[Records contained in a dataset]
==========

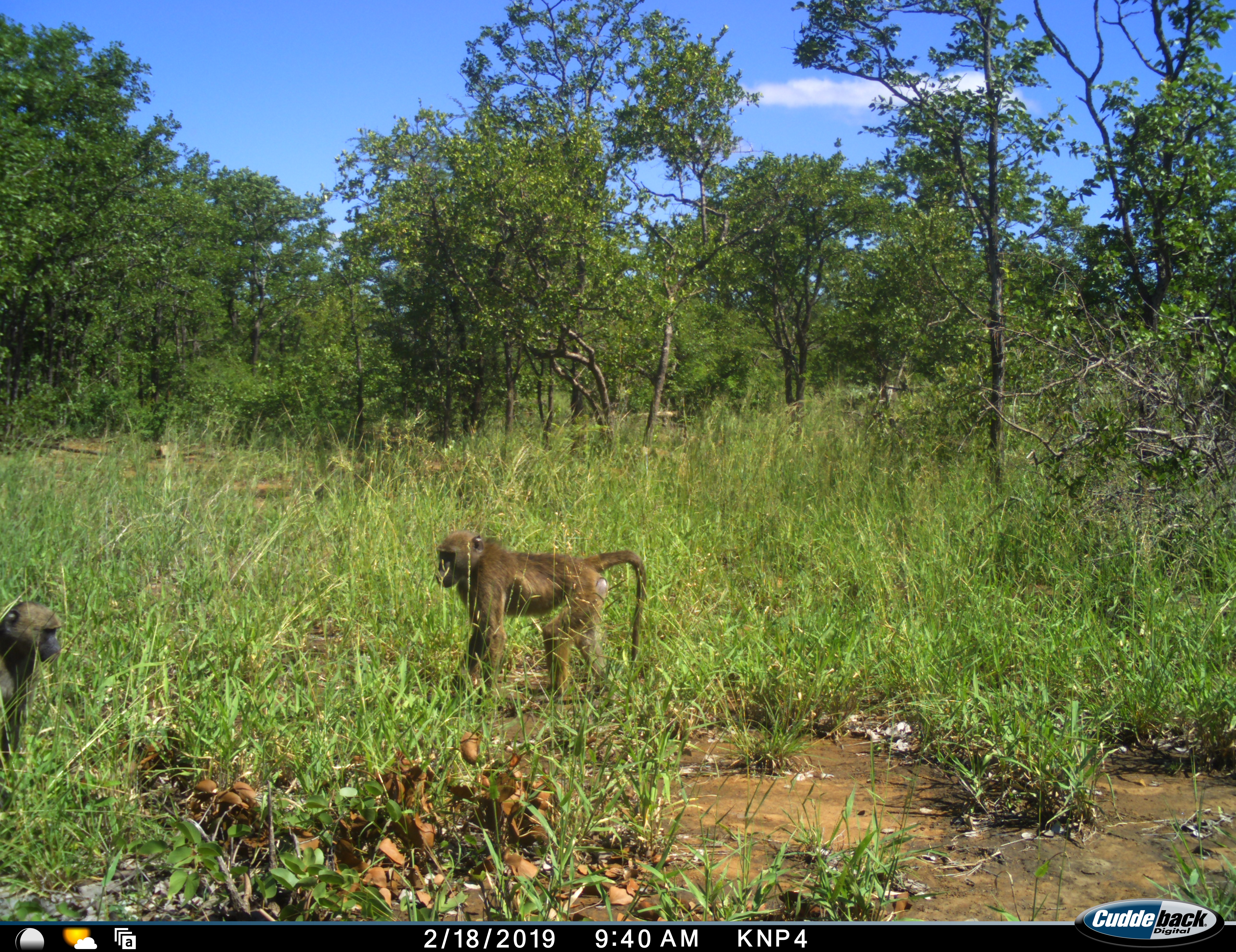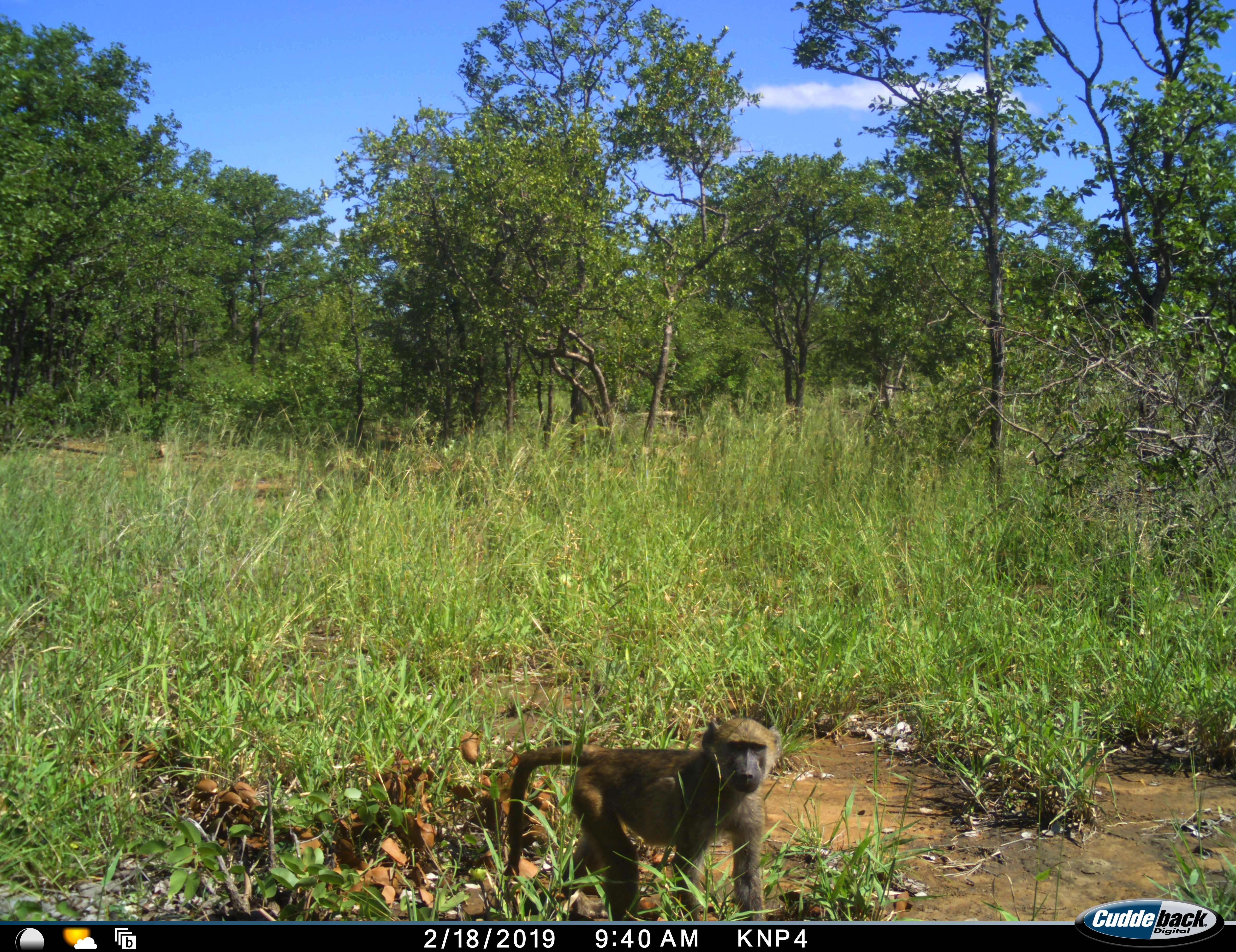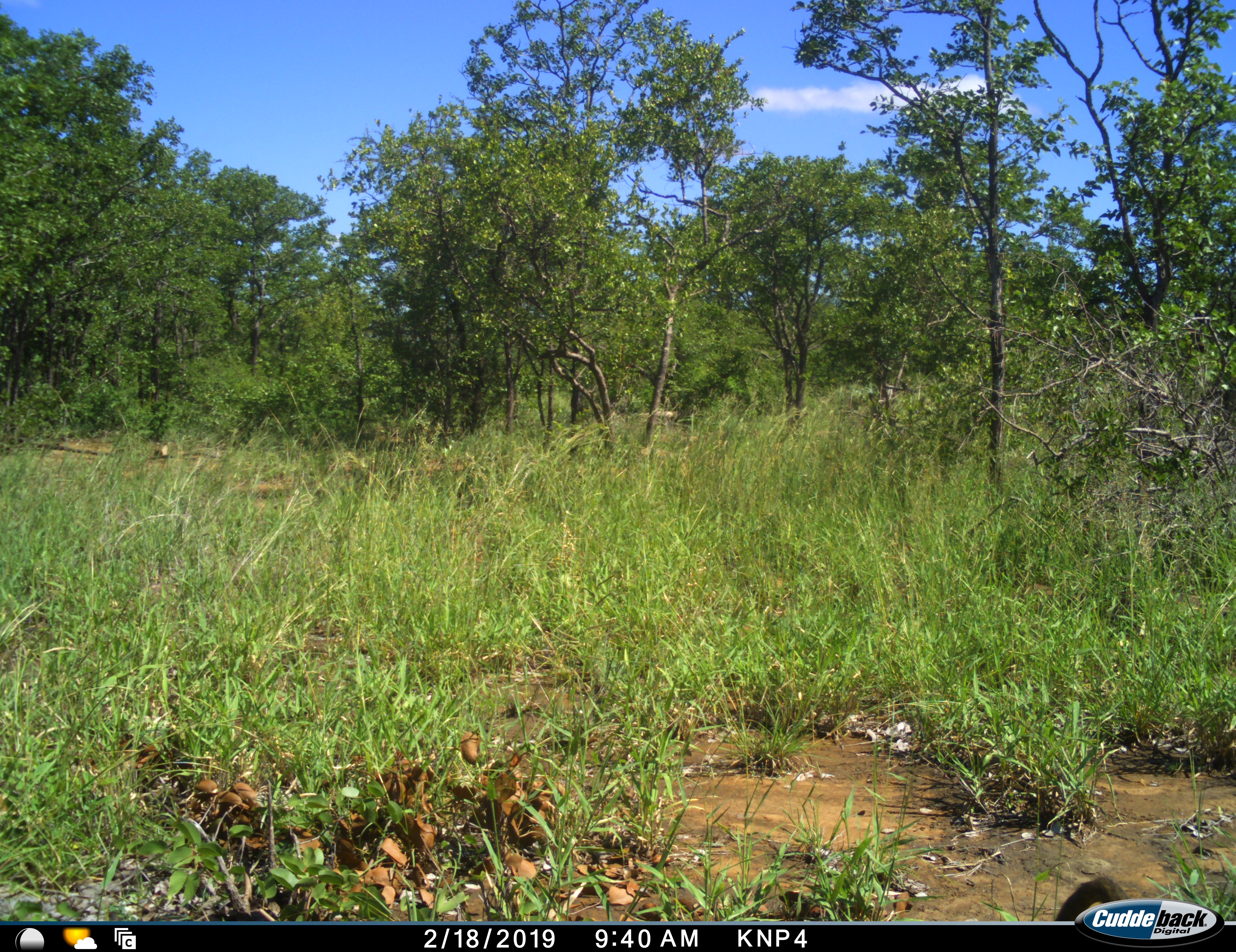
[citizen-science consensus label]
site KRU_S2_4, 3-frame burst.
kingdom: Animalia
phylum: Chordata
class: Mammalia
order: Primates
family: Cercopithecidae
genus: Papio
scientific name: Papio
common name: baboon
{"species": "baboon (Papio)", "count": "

==========

**What is being asked:**
Word-for-word output of every record is needed, with images omitted.

**Response to the task:**
[citizen-science consensus label]
site KRU_S2_4, 3-frame burst.
kingdom: Animalia
phylum: Chordata
class: Mammalia
order: Primates
family: Cercopithecidae
genus: Papio
scientific name: Papio
common name: baboon
{"species": "baboon (Papio)", "count": "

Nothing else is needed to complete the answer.